To guarantee exactly once delivery, MillWheel generates a unique ID for every record. Before processing the record, it checks against deduplication data, and discards the record if it is a duplicate. Then it runs the user code for the input record, and commits the pending changes to the backing store. It then acknowledges the senders and sends the results to the downstream consumers. To make the deduping fast, MillWheel uses a bloom filter for the matches. If the record ID is not in the filter, MillWheel reads the backing store to determine if the record is a duplicate or not. MillWheel garbage collects the IDs for past deliveries after it can guarantee that all internal senders have finished retrying.

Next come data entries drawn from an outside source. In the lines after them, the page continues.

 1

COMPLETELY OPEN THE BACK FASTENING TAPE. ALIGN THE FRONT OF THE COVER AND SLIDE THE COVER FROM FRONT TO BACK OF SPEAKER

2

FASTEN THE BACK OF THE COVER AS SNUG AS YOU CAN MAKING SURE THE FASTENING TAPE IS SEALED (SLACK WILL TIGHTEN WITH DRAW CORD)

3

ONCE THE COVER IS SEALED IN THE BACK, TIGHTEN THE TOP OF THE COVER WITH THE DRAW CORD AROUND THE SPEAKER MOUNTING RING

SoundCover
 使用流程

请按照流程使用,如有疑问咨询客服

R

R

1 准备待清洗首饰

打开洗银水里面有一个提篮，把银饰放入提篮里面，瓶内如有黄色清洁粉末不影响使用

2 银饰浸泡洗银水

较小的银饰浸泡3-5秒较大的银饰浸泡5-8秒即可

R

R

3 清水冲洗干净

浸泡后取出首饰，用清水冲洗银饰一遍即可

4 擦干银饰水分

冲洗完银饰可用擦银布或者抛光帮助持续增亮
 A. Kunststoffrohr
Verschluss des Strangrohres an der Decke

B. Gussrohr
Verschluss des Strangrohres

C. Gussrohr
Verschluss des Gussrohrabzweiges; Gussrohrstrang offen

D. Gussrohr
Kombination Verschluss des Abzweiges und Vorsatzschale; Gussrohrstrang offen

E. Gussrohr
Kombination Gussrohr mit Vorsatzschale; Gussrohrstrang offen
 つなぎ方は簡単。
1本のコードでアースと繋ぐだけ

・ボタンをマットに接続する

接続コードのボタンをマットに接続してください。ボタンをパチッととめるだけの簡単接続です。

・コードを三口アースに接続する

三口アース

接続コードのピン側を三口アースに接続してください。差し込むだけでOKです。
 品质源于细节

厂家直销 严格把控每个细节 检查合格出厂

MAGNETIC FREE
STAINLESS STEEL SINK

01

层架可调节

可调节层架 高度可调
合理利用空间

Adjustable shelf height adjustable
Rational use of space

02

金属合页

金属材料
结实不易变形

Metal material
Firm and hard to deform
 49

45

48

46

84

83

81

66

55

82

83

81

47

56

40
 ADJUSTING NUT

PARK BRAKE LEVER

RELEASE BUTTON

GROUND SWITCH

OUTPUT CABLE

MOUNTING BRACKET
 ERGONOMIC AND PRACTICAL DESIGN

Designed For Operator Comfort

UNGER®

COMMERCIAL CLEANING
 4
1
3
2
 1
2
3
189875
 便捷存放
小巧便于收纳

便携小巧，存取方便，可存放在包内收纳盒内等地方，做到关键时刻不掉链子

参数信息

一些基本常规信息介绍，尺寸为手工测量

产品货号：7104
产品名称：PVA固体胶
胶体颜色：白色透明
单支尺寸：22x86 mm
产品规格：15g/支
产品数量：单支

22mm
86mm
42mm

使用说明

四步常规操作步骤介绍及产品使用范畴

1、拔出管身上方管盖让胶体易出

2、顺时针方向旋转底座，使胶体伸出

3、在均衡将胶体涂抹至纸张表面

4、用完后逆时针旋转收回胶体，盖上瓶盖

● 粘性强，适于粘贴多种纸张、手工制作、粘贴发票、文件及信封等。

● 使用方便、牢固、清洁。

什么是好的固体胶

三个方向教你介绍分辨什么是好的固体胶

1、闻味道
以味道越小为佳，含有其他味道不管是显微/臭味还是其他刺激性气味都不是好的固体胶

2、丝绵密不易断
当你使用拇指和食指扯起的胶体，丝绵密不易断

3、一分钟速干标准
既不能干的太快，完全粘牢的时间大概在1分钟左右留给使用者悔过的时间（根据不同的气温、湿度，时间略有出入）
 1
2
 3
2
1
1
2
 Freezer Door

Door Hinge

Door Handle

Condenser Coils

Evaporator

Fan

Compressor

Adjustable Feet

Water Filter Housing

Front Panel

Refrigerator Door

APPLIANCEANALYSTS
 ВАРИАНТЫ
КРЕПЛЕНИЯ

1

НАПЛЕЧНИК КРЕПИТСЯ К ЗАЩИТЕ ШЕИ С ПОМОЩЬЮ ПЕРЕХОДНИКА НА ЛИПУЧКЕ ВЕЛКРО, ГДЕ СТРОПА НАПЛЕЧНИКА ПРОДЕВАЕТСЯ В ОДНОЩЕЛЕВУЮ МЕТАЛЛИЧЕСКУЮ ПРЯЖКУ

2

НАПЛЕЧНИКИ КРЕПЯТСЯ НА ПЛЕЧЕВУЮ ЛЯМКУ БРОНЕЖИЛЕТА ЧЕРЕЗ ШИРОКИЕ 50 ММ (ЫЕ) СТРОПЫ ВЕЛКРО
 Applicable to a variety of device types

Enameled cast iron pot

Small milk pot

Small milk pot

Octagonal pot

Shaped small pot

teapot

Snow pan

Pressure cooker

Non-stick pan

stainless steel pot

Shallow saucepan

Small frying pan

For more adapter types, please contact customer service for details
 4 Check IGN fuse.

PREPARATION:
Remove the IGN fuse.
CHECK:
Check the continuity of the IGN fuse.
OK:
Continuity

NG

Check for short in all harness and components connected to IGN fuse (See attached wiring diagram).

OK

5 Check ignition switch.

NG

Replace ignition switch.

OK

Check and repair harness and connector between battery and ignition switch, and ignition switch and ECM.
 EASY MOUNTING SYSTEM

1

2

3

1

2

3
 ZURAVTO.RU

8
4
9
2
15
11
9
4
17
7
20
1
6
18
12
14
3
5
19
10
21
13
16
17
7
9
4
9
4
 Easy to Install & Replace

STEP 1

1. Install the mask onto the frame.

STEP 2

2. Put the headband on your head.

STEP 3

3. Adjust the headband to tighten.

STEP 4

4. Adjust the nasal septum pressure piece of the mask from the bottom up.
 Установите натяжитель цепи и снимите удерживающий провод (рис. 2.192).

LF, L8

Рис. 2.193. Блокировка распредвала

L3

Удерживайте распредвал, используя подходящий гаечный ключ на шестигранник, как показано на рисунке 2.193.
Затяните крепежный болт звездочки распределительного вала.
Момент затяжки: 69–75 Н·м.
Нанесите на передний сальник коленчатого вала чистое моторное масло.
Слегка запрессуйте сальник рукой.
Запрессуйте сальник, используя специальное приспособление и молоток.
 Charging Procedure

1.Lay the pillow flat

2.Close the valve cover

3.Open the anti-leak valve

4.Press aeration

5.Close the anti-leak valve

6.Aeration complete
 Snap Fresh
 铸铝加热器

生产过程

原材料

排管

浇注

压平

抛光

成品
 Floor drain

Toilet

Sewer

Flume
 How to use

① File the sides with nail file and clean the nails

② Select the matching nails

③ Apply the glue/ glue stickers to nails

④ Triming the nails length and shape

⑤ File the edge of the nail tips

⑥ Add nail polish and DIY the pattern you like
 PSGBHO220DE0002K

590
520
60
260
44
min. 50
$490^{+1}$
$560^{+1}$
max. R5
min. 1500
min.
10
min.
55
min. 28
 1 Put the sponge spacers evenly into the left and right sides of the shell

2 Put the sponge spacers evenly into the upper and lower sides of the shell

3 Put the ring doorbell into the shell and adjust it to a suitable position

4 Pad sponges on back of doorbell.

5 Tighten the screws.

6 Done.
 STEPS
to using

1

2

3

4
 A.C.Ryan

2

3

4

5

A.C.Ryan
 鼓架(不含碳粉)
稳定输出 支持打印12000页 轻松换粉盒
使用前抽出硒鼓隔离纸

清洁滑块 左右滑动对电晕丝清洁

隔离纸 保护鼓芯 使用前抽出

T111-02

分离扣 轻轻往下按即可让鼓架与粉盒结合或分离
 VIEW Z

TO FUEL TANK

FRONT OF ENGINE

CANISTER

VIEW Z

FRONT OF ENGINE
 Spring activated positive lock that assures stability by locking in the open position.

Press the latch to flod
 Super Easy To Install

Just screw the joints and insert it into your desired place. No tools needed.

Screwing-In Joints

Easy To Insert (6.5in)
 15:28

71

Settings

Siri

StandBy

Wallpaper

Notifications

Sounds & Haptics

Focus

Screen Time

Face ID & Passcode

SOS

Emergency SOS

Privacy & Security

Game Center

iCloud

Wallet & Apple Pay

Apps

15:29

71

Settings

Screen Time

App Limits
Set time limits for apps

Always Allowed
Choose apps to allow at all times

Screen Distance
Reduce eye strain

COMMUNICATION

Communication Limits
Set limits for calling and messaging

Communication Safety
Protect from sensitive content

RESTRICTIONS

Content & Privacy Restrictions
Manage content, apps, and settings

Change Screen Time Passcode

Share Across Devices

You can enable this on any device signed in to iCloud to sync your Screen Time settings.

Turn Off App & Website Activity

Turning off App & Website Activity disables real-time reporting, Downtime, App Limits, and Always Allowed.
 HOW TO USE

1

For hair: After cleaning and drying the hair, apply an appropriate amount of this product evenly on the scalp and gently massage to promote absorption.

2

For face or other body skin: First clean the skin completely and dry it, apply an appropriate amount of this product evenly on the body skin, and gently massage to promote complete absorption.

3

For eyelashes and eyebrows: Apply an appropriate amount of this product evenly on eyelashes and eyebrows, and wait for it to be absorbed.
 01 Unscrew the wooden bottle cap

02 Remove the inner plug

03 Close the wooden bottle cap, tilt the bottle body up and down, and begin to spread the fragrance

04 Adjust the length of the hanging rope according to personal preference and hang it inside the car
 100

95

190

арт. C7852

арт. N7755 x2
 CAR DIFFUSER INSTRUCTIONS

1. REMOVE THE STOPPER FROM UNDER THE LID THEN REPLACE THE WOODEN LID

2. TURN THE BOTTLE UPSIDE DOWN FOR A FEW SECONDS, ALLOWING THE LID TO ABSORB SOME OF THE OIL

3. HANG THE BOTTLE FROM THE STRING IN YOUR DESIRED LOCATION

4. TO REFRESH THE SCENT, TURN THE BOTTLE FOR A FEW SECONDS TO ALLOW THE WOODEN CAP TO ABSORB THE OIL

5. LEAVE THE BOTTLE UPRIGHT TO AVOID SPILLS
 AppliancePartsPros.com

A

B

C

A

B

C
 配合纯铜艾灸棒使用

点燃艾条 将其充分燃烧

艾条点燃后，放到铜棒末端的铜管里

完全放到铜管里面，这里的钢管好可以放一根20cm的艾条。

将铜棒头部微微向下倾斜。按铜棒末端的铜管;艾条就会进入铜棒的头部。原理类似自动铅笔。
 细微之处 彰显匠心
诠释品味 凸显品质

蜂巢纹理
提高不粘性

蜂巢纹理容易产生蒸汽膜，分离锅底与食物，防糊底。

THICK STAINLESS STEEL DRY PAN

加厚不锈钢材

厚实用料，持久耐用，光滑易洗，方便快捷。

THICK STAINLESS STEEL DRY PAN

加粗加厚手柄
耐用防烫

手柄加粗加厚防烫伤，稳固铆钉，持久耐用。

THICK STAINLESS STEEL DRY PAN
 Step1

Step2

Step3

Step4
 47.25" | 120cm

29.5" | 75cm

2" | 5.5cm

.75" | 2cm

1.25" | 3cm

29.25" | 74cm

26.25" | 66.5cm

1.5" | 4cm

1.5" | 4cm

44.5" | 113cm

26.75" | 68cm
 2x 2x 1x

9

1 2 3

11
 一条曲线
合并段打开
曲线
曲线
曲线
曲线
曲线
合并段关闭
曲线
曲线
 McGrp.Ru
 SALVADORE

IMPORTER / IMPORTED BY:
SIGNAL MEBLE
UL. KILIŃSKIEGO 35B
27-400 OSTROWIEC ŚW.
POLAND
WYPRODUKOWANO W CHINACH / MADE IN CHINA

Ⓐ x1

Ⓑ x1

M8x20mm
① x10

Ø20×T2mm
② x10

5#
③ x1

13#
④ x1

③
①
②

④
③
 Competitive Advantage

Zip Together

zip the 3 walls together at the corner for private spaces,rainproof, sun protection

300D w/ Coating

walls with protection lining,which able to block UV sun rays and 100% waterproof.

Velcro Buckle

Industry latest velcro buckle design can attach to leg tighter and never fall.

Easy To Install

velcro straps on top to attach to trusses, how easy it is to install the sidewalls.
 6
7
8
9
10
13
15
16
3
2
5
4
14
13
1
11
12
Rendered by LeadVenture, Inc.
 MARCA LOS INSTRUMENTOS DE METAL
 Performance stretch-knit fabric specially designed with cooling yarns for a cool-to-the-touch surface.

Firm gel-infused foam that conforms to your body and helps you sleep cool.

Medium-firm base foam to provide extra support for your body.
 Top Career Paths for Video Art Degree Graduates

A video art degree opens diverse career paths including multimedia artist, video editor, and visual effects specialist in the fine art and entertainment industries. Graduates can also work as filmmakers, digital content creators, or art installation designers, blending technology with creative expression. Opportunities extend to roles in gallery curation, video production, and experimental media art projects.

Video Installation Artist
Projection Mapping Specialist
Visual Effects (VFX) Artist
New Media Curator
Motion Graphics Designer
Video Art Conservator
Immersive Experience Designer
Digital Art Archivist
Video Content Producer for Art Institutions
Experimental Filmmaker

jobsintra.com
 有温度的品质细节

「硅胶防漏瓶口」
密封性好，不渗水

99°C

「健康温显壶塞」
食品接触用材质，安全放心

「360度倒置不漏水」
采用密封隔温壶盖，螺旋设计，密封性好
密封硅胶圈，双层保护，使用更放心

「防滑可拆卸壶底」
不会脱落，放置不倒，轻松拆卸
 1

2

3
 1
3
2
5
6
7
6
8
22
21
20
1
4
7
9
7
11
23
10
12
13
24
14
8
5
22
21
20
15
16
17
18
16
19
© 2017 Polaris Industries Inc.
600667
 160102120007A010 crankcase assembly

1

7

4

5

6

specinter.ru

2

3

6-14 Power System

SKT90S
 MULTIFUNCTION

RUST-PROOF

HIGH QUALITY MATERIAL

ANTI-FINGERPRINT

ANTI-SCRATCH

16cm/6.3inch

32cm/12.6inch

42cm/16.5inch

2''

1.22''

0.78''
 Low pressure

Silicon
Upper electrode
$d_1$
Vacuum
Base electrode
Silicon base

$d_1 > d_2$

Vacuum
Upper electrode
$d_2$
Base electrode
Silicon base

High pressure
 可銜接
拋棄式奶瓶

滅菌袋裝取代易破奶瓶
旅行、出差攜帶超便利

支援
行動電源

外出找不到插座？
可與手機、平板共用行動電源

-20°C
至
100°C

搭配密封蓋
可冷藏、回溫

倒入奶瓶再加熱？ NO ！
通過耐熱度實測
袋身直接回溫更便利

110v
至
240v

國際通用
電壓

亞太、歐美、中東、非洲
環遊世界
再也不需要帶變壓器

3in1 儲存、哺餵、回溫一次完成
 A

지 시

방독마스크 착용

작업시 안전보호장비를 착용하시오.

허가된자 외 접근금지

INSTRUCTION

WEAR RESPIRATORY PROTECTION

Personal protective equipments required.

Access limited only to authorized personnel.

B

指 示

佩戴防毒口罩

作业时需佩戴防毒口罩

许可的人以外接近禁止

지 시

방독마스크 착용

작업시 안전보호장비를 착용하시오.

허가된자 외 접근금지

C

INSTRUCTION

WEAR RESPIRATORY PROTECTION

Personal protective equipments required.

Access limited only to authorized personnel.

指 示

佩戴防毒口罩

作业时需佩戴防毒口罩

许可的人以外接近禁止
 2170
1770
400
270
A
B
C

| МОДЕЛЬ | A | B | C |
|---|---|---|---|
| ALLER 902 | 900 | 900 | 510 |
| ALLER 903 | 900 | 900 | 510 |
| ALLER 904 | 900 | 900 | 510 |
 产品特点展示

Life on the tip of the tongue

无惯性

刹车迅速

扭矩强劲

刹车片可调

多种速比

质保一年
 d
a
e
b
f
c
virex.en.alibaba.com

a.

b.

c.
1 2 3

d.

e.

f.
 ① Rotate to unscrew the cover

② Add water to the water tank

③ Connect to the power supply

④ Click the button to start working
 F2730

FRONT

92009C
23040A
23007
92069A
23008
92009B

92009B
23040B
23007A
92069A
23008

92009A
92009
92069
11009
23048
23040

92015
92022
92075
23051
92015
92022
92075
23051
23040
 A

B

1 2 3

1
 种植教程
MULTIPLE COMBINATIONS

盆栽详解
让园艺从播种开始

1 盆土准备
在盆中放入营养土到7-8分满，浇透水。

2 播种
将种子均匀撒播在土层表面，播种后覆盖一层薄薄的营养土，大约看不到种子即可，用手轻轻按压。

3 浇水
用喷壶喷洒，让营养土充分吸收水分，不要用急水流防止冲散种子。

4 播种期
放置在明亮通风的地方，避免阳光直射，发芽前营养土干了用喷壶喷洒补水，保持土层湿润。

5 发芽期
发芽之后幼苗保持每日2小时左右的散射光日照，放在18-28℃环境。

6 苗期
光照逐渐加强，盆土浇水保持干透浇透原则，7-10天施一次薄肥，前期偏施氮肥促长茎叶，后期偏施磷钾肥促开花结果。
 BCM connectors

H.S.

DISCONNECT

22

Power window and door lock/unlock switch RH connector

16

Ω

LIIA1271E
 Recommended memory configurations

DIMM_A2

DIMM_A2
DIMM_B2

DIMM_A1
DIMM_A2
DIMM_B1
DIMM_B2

The authors evaluate MillWheel on a multitude of dimensions, including output latency, watermark lag, and scale. They share some of the results of testing the system when deployed to a varying number of CPUs. When testing on 200 CPUs, the median record delay is 3.6 milliseconds and the 95th percentile latency is 30 milliseconds. After enabling exactly once delivery and strong productions, the median latency jumps to 33.7 milliseconds and the 95th percentile latency to 93.8 milliseconds. For tests ranging from 20 CPUs to 2000 CPUs, the median latency stayed roughly constant regardless of the system size, and the 99th percentile latency was on the order of magnitude of 100 milliseconds.

The authors list some of the internal consumers at Google for MillWheel, including billing pipelines that depend on its exactly once guarantees, ads systems that rely on the low latency updates for customer facing dashboards, Zeitgeist and anomaly-detection services, and image processing for Google Street View.

The authors end with comparing the system to others such as S4 and Sonora--which don't address exactly once processing, and Storm which recently added that support with Trident.